The current 3 year EU term gives nothing more than a first to market advantage and as an intellectual property right is not in keeping with the purpose of such rights which allow a return on the investment made by a designer in creating new products.178

166.Witnesses, however, did not believe that simply updating the UK unregistered design right would be sufficient to protect British designers and the commercial interests of the industry. Olswang LLP explained why a continuation of reciprocal rights with the EU will be necessary:

Currently, the Community design is such a powerful right because the owner can use it to ask a Court to grant an injunction which stops a copycat product from being sold anywhere within the EU. Post Brexit, UK fashion brands will no longer be able to obtain the same pan-European relief, which significantly increases their legal costs as they would be forced to commence litigation in each of the EU member states where the copycat product was being sold. We therefore believe that these rights can only adequately be protected if the UK government negotiates a mutual recognition treaty with the EU so that UK Courts will recognise and enforce Community designs when they are proven to have been copied in the UK and EU Courts will recognise and enforce British designs within the EU, ideally on a pan-European basis.179

167.Caroline Rush described the approach that the British Fashion Council hoped the Government would take to maintaining the EU regime within the UK:

What we are going to be seeking with Government is to understand how legally you can show as part of London Fashion Week but be seen to disclose those designs maybe digitally within the EU so that those rights are protected and they are recognised on both sides.180

Similarly, the Design Council argued in its written evidence that losing the EU protection would create a “’gap’ in coverage for UK designers” and they noted the significance of the Intellectual Property Office in shaping the UK’s Brexit negotiations so that “UK designers are not unfairly disadvantaged, and that appropriate transitional arrangements are in place.”181

Conclusion

168.Witnesses were unequivocal in stating that losing the protection of the Unregistered Community Design Right would be hugely damaging to the design and fashion industries within the UK. Operating outside the EU regime could mean that the UK loses first marketing protections, weakening the UK’s competitive position and undermining major events such as London Fashion Week. The UK system does not provide sufficient protection on its own and it is evident that protecting the commercial interests of designers and maintaining the pre–eminent position of events such as London Fashion Week can only be achieved via a reciprocal system with comprehensive powers of enforcement.

169.We note that organisations such as the British Fashion Council are exploring ways that technology could be harnessed to access EU protections, but we believe it is imperative to negotiate a continuation of EU-wide protection for British businesses.

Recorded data

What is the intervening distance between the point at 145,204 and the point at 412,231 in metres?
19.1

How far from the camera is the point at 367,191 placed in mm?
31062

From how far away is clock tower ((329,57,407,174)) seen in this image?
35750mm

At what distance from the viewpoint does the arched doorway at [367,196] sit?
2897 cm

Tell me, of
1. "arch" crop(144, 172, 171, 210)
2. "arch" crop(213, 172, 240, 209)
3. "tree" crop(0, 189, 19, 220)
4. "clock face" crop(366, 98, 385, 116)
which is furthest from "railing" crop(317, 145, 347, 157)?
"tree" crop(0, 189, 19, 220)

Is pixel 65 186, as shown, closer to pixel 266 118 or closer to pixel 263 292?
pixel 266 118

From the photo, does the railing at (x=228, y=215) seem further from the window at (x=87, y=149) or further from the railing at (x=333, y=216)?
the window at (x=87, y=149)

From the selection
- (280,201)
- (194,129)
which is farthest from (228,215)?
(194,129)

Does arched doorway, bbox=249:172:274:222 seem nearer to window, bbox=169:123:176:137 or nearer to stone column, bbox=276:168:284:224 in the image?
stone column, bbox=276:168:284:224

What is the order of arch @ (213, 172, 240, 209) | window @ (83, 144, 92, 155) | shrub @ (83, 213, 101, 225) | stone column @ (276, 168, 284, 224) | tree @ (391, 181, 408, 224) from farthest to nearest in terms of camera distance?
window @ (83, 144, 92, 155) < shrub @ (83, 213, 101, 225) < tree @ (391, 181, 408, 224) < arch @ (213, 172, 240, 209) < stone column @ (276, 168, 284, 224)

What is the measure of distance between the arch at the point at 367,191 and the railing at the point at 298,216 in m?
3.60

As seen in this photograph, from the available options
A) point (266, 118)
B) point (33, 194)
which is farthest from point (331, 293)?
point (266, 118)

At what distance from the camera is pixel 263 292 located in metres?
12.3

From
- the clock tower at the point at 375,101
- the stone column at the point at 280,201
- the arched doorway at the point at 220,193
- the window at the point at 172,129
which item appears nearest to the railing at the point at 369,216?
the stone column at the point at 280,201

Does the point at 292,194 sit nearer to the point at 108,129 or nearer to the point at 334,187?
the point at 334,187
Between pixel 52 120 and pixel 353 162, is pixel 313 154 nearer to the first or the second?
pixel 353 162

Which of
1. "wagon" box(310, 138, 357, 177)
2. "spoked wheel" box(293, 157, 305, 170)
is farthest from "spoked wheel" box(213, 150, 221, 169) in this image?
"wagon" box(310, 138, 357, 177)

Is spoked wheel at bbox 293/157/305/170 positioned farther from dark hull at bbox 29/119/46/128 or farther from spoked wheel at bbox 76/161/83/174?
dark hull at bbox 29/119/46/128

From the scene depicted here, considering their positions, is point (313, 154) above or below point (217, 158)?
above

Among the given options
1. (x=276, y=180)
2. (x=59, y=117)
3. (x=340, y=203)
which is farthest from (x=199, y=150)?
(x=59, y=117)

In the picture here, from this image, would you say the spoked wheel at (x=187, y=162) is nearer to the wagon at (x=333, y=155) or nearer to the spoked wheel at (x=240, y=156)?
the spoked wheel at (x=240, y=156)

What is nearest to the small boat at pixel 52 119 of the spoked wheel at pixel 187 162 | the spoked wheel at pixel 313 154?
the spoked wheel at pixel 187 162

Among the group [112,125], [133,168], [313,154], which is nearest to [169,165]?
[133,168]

- Written request A -
In the passage on design rights after Brexit, reproduce everything from "169.We note that" down to "for British businesses.".
- Written request B -
Render this sentence from the passage on design rights after Brexit in Spanish: "Operating outside the EU regime could mean that the UK loses first marketing protections, weakening the UK’s competitive position and undermining major events such as London Fashion Week."

- Task response A -
169.We note that organisations such as the British Fashion Council are exploring ways that technology could be harnessed to access EU protections, but we believe it is imperative to negotiate a continuation of EU-wide protection for British businesses.

- Task response B -
Operar fuera del régimen de la UE podría significar que el Reino Unido pierda las protecciones de primera comercialización, lo que debilitaría la posición competitiva del Reino Unido y socavaría grandes eventos como la London Fashion Week.